Point being, doing good work is no longer enough, you need a publicity firm to get the word out. Which I'm sure fivethirtyeight had here.

It's a sad world, but you've got to work it. In other words, to quote Pete Townshend, "meet the new boss, same as the old boss"...gatekeepers are kings once again, they may be different people, but they're as powerful as ever.

When there's cacophony, he with the most reach wins. Which is why we have superstar acts and a ton of wannabe and middling ones bitching that they just can't get traction, they just can't get money, the whole world is unfair.

But the truth is you've got to be great and you've got to have a team behind you.

Sorry.

Meanwhile, data has limited impact on creativity in music. Where it's not about story and rarely done by teams.

Oh, that's right, the Top Forty is dominated by teams making the same repetitive crap. Which is why even Top Forty is a backwater. You can tell that to Pitbull, no matter what he says on Howard Stern.

MICHAEL LEWIS

This story's been told definitively twice before.

Once in "Wired" and once in "Newsweek."

But neither one had traction.

I wrote about the one in "Newsweek" (you can read it here: http://bit.ly/1ovr0pR)

And as a result my readers told me about the story in "Wired."

But neither had any traction.

Because neither had the PR team/expertise of Michael Lewis.

Now the "Newsweek" article was written by Tom Wolfe, our preeminent cultural arbiter, who wrote how flash traders eclipsed the Masters of the Universe. Read it here: http://bit.ly/1ovro7

I've purchased Michael Lewis's new book, I have not read it yet (I bought it via Amazon, it was delivered to my Kindle instantly the day it went on sale, the problem here is..?)

I love Lewis. But I love Tom Wolfe even more. Lewis is cerebral. Wolfe is emotional. Wolfe makes flash trading come alive.

But without "60 Minutes," with the limited impact of "Newsweek," Wolfe's article went nowhere.

Illustrating it's all about promotion.

As for "Wired"'s article: http://wrd.cm/PshRON, it predated "Newsweek"'s and was nowhere near as well-written as Wolfe's, so it got no traction beyond the magazine's readers.

Furthermore, what we've got here is the book business imitating the music business. Yes, this is a Beyonce move. No one knew about the Michael Lewis book, it launched and was on sale immediately and the news was everywhere. Will the impact last?

MARK CUBAN

He was quoted in the "New York Times" re the Michael Lewis book.

Cuban has figured out the modern paradigm better than the musicians.

Establish a persona as a thinker and a doer, willing to color outside the lines, and then be in the media all the time.

Cuban is respected because of his wealth and he walks a line where he is never overpromoting/becoming a buffoon.

Cuban is everything Jay Z and the wannabes wannabe. He's a rich star.

And he's staying that way by being in the news constantly. Always weighing in because the media asks. And pontificating on his blog. He's firing on all cylinders.
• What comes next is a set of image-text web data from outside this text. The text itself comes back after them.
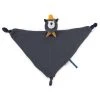 Moulin Roty Doudou Mantilla Gato Gris Oscuro Moustaches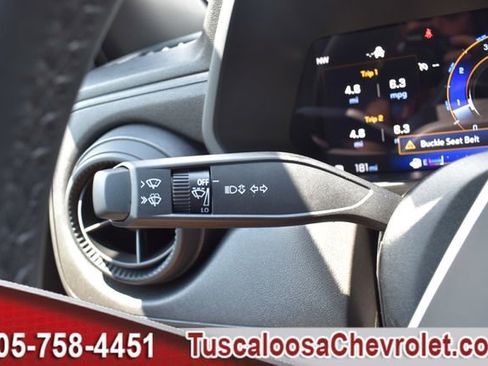 New 2026 Chevrolet Colorado W/T w/ WT Custom Package image 21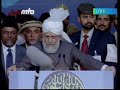 Ahmadiyya Jalsa UK2008-Conclusion of a historic event Bangla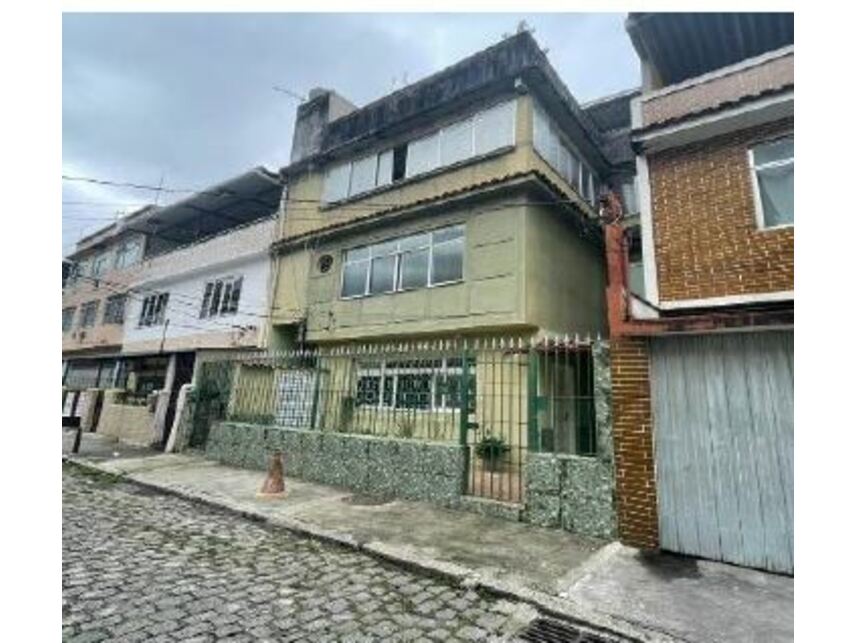 Imagem  do Leilão de Apartamento - Rio Comprido - Rio de Janeiro/RJ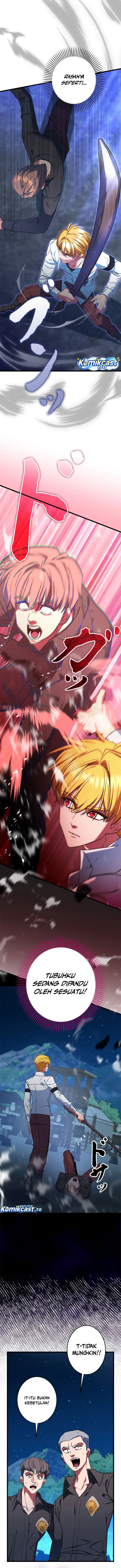 Baca The Sword Emperor Who Surpasses His Previous Life - Chapter 2 halaman 11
This is the modern paradigm. Which is why Mark Cuban will probably outlive Michael Lewis's book.

Maybe not.

FACTS

People hate 'em. Especially those with an agenda.
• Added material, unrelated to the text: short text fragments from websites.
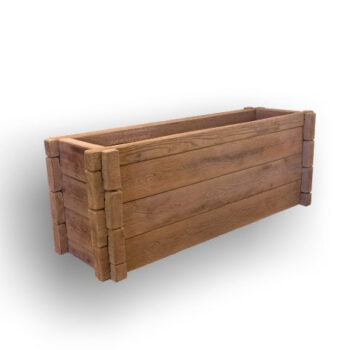 Záhon KTX 180x60cm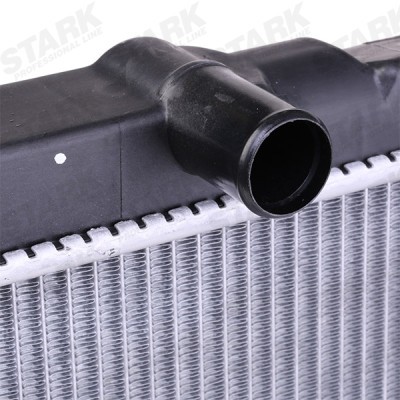 Radiator, Engine Cooling Stark SKRD-0121023 SKRD-0121023 - photo 6
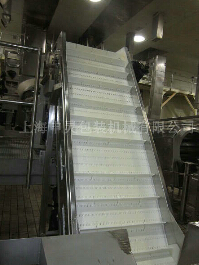 網帶輸送機給你不一樣的體驗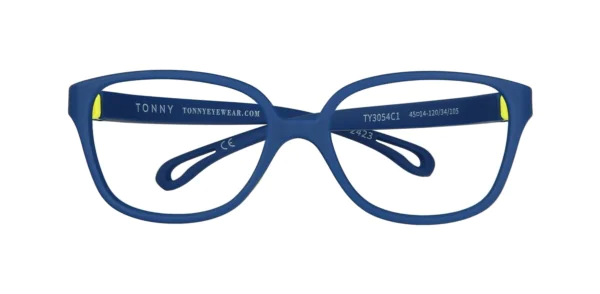 Oprawa okularowa TONNY KIDS 3054C1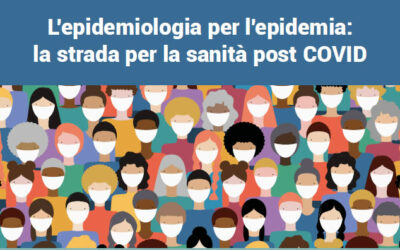 Convegno AIE – Associazione italiana di Epidemiologia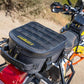 Nelson-Rigg Trails End Lite Motorcycle Tail Bag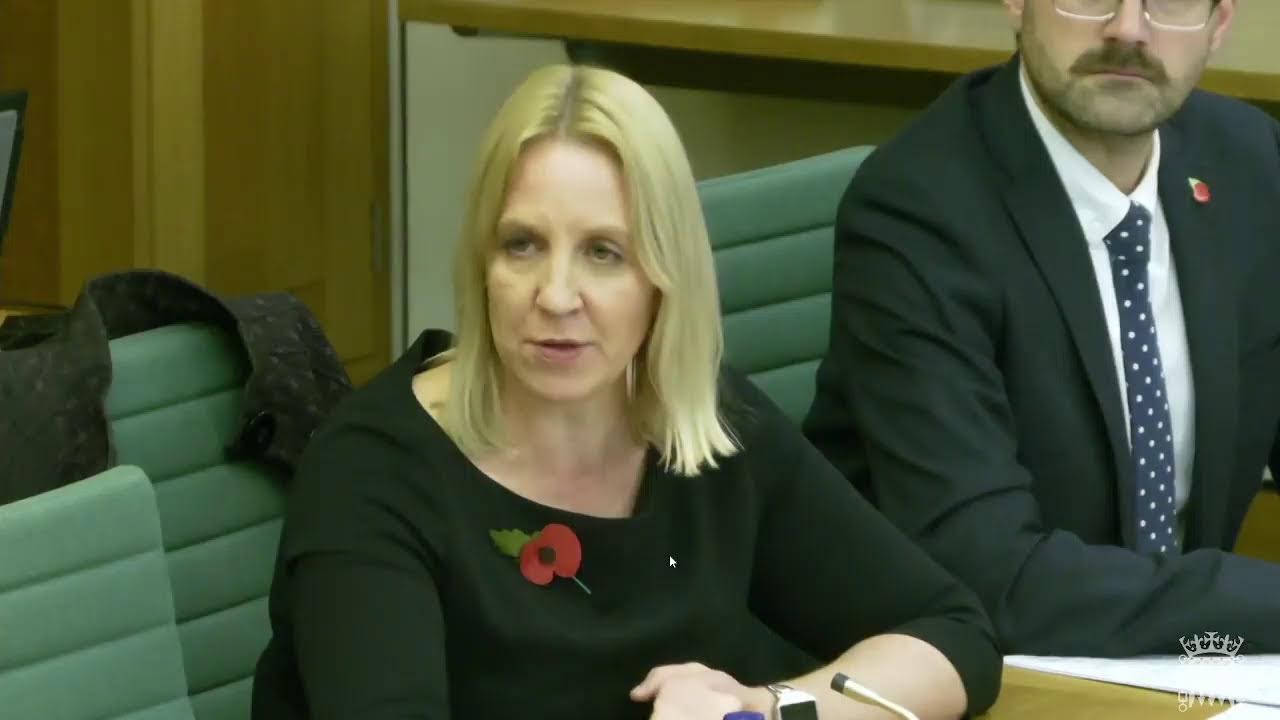 Parliament Livestream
This week Paul Krugman wrote a story debunking the myth of the skills gap. You can read it here: http://nyti.ms/1j6jRXC

Even the President is ignorant here. He was referencing the skills gap in Michigan yesterday.

The point is, everyone is swayed by the wind, and even though there are smart people who've devoted their lives to subjects, no one wants to give them any credit, especially if they work for that left wing organ known as the "New York Times."
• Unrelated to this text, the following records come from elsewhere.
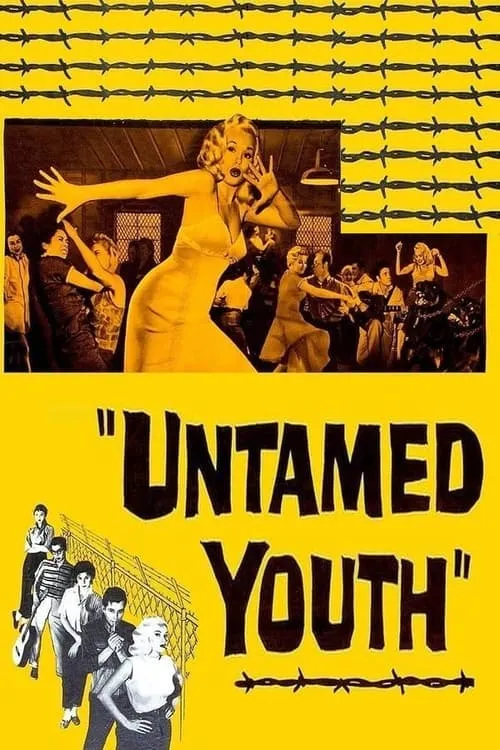 Untamed Youth (movie)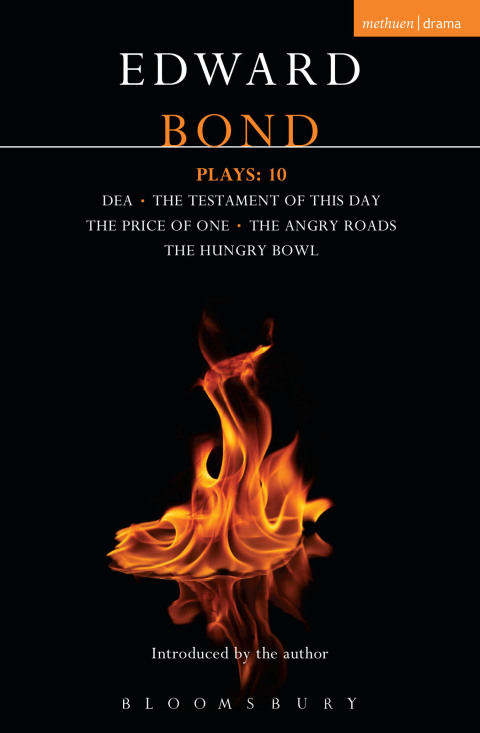 Cover image for book Bond Plays: 10
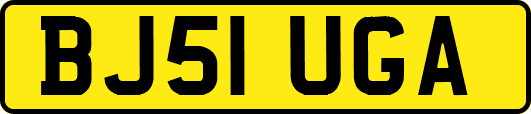 BJ51UGA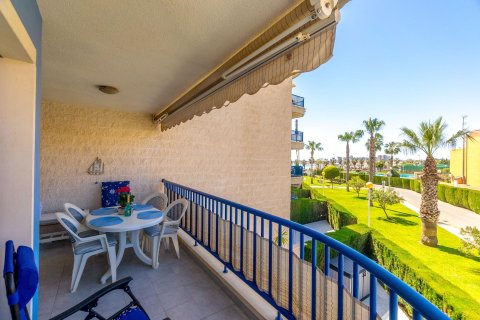 Apartament w Dehesa De Campoamor, Alicante, Hiszpania 2 sypialnie, 78 mkw. nr 144550 – zdjęcie 19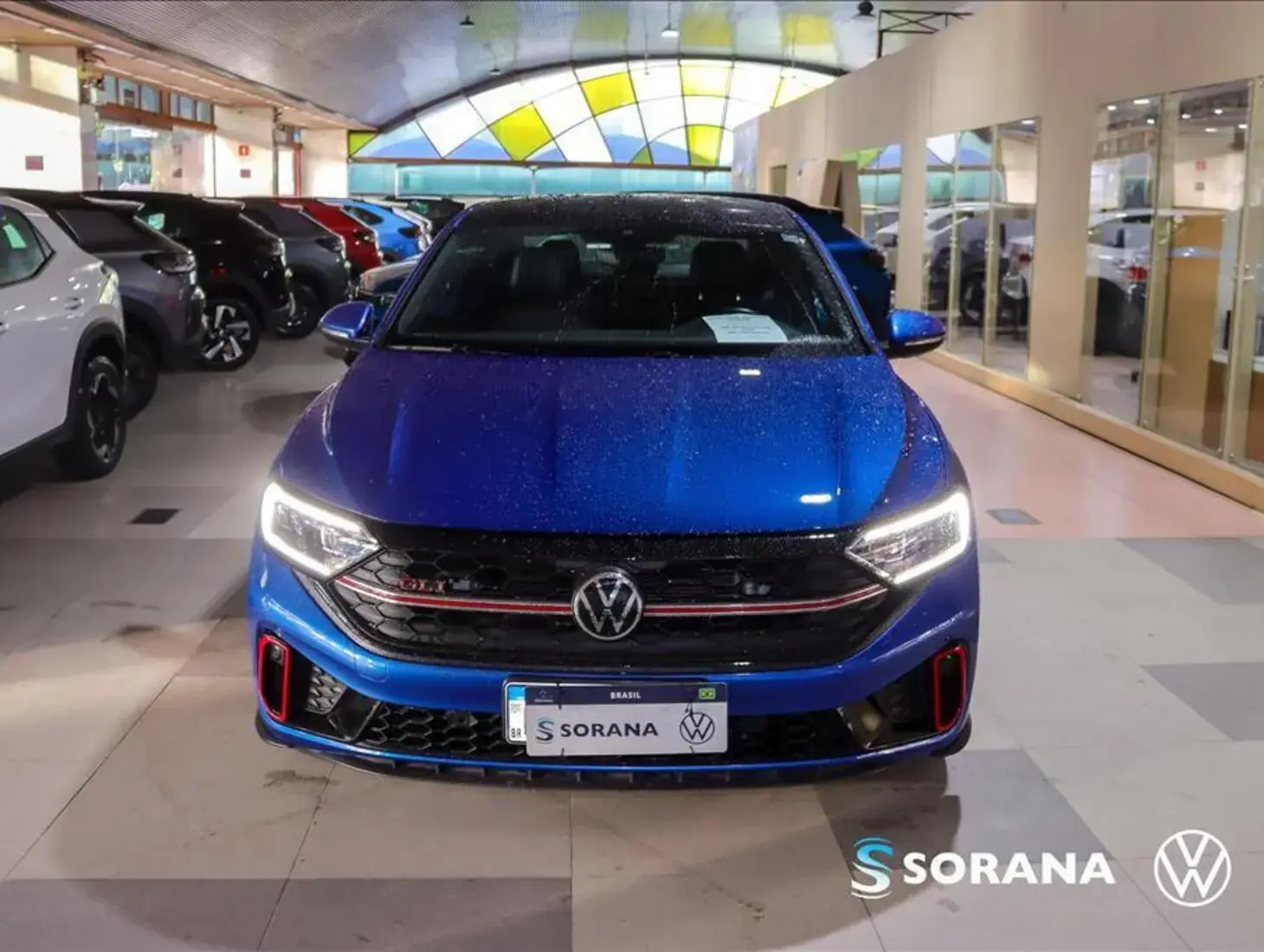 galeria JETTA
Left wing? That's because the right wing labeled it so! The "New York Times" wrote negatively about the Obamacare website, the "Times" will criticize the left, the right won't criticize the right.

But let's not make this about politics, let's stay with ignorance.

In this data-driven world, the uneducated and those with an agenda believe in being uninformed.

Just imagine if you were uninformed in tech, if you didn't believe in the data.

Facts rule in tech, which is why tech is ruling us.